• [Exercise details] Starting at the line that contains "Ranked from nearest to furthest, how should" and running through the end of the records, inclusive, reproduce the lines with "furthest" swapped for "farthest" and nothing else changed. Leave out the pictures.

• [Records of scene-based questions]

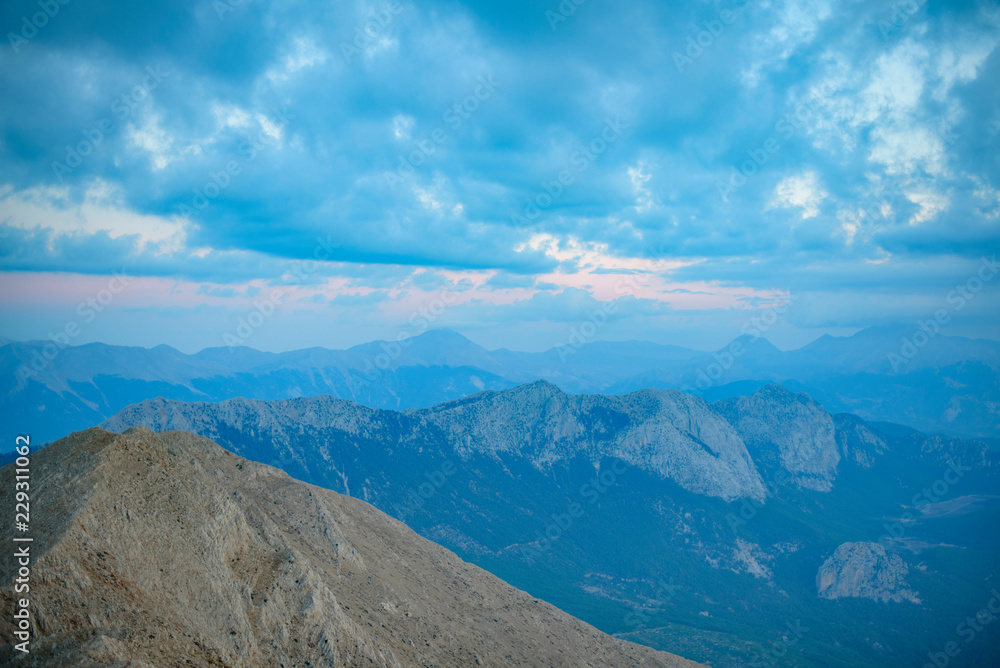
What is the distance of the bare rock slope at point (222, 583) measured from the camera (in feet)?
158

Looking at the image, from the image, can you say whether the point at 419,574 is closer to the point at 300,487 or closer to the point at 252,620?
the point at 300,487

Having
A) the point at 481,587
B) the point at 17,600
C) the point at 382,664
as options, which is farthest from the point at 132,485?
the point at 481,587

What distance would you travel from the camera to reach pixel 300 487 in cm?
9756

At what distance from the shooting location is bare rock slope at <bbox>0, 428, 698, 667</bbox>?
48250mm

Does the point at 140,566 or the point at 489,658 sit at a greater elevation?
the point at 140,566

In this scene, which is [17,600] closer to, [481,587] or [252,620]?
→ [252,620]

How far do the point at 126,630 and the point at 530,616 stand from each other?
74.5 meters

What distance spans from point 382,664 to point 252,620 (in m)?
17.5

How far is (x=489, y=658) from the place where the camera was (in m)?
86.8

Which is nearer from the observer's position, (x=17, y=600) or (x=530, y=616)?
(x=17, y=600)

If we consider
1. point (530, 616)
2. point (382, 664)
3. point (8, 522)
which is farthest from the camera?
point (530, 616)

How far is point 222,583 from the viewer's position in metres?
60.7

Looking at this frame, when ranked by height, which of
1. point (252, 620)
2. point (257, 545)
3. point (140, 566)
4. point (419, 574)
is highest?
point (140, 566)

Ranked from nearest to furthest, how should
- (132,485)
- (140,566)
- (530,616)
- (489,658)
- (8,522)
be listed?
1. (8,522)
2. (140,566)
3. (132,485)
4. (489,658)
5. (530,616)
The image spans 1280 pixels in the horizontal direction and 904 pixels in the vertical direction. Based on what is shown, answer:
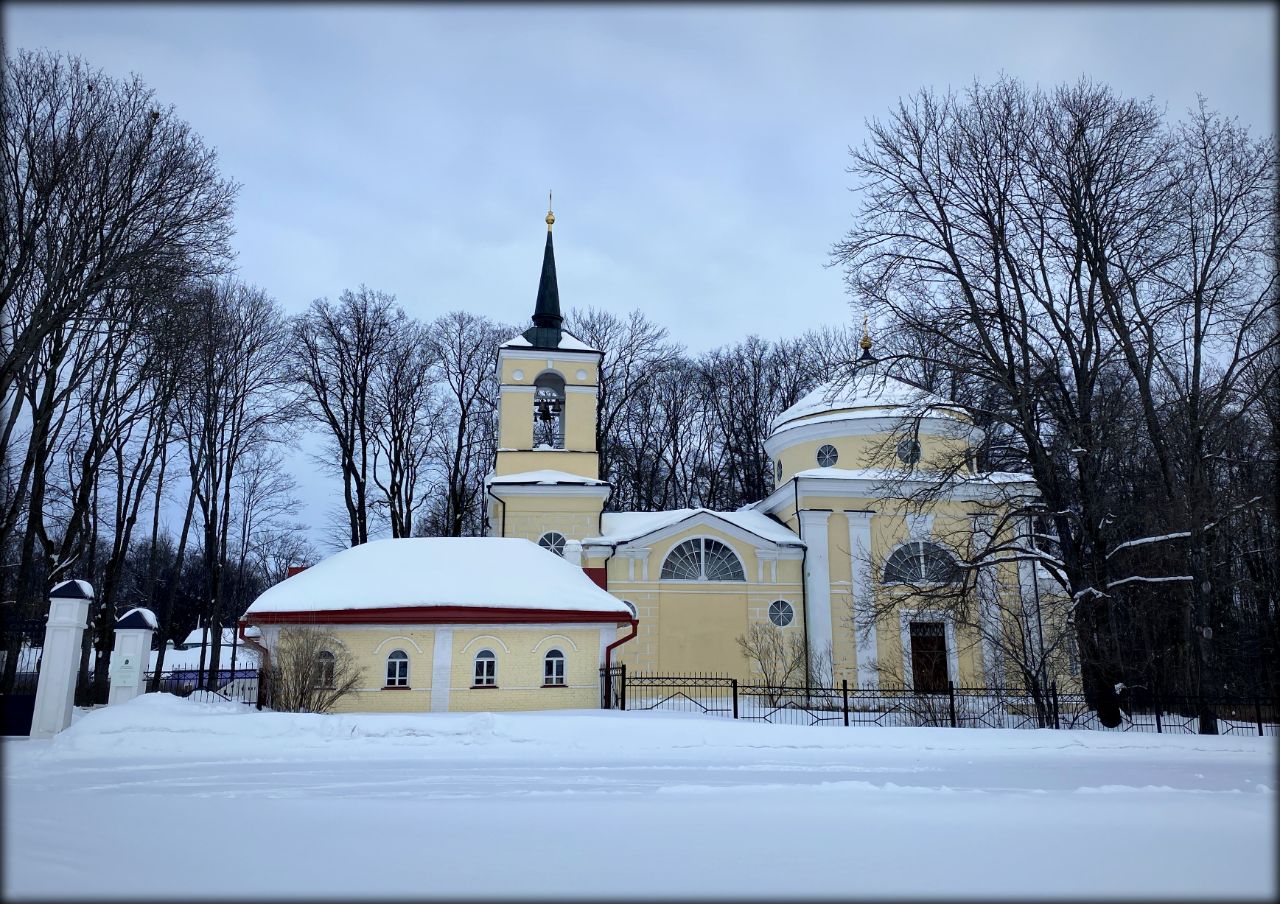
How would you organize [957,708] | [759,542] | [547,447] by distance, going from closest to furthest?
[957,708] → [759,542] → [547,447]

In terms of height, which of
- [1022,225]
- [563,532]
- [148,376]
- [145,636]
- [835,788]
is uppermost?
[1022,225]

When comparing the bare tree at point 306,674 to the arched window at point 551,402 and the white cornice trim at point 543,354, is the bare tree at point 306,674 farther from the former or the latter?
the white cornice trim at point 543,354

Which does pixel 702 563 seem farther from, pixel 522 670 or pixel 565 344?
pixel 522 670

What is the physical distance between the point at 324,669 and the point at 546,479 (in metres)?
10.4

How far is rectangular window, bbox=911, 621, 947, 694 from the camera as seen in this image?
24.2m

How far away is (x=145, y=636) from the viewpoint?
49.9 ft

• [Expected answer]
Ranked from nearest to farthest, how should
- (132,485)
- (140,566)
- (530,616)
- (489,658)
- (8,522)
be listed?
1. (8,522)
2. (140,566)
3. (132,485)
4. (489,658)
5. (530,616)
The image spans 1280 pixels in the horizontal direction and 904 pixels in the vertical direction. Based on what is shown, answer:
How would you organize [957,708] | [759,542] | [547,447] by distance, going from closest to farthest?
[957,708] → [759,542] → [547,447]

In terms of height, which of
- [1022,225]
- [563,532]
- [148,376]
- [145,636]
- [835,788]
is uppermost?
[1022,225]

When comparing the bare tree at point 306,674 to the arched window at point 551,402 and the white cornice trim at point 543,354, is the bare tree at point 306,674 farther from the former or the latter?
the white cornice trim at point 543,354

Which does pixel 702 563 seem farther from, pixel 522 670 or pixel 565 344?
pixel 522 670

What is the physical distance between the point at 324,669 and the point at 546,479 (in metres)?
10.4

How far is rectangular window, bbox=911, 621, 947, 694 from the camera as seen in this image?
24.2m

How far away is (x=145, y=636) from the viewpoint?
49.9 ft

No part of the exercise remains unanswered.